Input data =
#####

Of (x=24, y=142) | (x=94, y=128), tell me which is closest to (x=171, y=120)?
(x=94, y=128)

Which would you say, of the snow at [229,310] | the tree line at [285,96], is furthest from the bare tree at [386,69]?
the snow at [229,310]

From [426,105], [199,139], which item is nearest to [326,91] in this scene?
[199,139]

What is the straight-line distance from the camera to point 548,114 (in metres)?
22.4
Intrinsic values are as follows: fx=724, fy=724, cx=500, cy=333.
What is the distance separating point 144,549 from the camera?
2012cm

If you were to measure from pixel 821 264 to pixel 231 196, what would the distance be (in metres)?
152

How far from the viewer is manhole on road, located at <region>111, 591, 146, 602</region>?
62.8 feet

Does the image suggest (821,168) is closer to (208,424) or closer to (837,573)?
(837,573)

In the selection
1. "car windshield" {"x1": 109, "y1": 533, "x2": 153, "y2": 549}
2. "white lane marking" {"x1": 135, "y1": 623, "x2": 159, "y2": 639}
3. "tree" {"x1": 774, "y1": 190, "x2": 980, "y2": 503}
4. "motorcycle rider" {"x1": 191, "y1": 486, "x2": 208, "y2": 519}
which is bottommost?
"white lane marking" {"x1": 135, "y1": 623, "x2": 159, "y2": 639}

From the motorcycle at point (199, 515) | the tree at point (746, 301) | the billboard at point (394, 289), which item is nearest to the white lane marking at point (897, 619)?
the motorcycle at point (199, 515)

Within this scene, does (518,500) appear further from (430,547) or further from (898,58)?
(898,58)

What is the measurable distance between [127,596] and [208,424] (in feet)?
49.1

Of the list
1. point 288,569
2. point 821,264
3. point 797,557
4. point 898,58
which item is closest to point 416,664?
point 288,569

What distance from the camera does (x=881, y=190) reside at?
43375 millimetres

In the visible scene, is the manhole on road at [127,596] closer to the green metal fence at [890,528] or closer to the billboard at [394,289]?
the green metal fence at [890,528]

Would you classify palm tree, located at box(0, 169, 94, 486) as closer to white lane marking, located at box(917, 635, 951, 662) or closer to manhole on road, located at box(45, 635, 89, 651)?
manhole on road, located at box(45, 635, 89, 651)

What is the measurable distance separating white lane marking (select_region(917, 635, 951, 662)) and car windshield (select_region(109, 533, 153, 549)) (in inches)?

#####

What to produce = Reproduce the material above, every line of it, exactly.

Answer below =
Of (x=24, y=142) | (x=94, y=128), tell me which is closest to (x=171, y=120)?
(x=94, y=128)

Which would you say, of the snow at [229,310] | the tree line at [285,96], is furthest from the bare tree at [386,69]?
the snow at [229,310]

From [426,105], [199,139], which item is nearest to [326,91] in this scene?
[199,139]

What is the straight-line distance from the camera to point 548,114 (in metres)?
22.4
Intrinsic values are as follows: fx=724, fy=724, cx=500, cy=333.
What is the distance separating point 144,549 from the camera?
2012cm

If you were to measure from pixel 821 264 to pixel 231 196, what would the distance be (in metres)?
152

How far from the viewer is manhole on road, located at <region>111, 591, 146, 602</region>?
62.8 feet

Does the image suggest (821,168) is closer to (208,424) or closer to (837,573)?
(837,573)

In the selection
1. "car windshield" {"x1": 109, "y1": 533, "x2": 153, "y2": 549}
2. "white lane marking" {"x1": 135, "y1": 623, "x2": 159, "y2": 639}
3. "tree" {"x1": 774, "y1": 190, "x2": 980, "y2": 503}
4. "motorcycle rider" {"x1": 191, "y1": 486, "x2": 208, "y2": 519}
which is bottommost?
"white lane marking" {"x1": 135, "y1": 623, "x2": 159, "y2": 639}

From the motorcycle at point (199, 515) | the tree at point (746, 301) | the billboard at point (394, 289), which item is nearest to the white lane marking at point (897, 619)?
the motorcycle at point (199, 515)

Within this scene, does (518,500) appear further from (430,547) or further from (898,58)?
(898,58)

What is the measurable distance between [127,596] and [208,424] (in feet)?
49.1

Of the list
1. point 288,569
2. point 821,264
3. point 797,557
4. point 898,58
which item is closest to point 416,664?
point 288,569

What distance from the camera does (x=881, y=190) reside at?
43375 millimetres

In the visible scene, is the manhole on road at [127,596] closer to the green metal fence at [890,528] or closer to the billboard at [394,289]?
the green metal fence at [890,528]

Would you classify palm tree, located at box(0, 169, 94, 486) as closer to white lane marking, located at box(917, 635, 951, 662) or closer to manhole on road, located at box(45, 635, 89, 651)?
manhole on road, located at box(45, 635, 89, 651)

What is the measurable distance separating white lane marking (select_region(917, 635, 951, 662)) and car windshield (select_region(109, 533, 153, 549)) (in inches)?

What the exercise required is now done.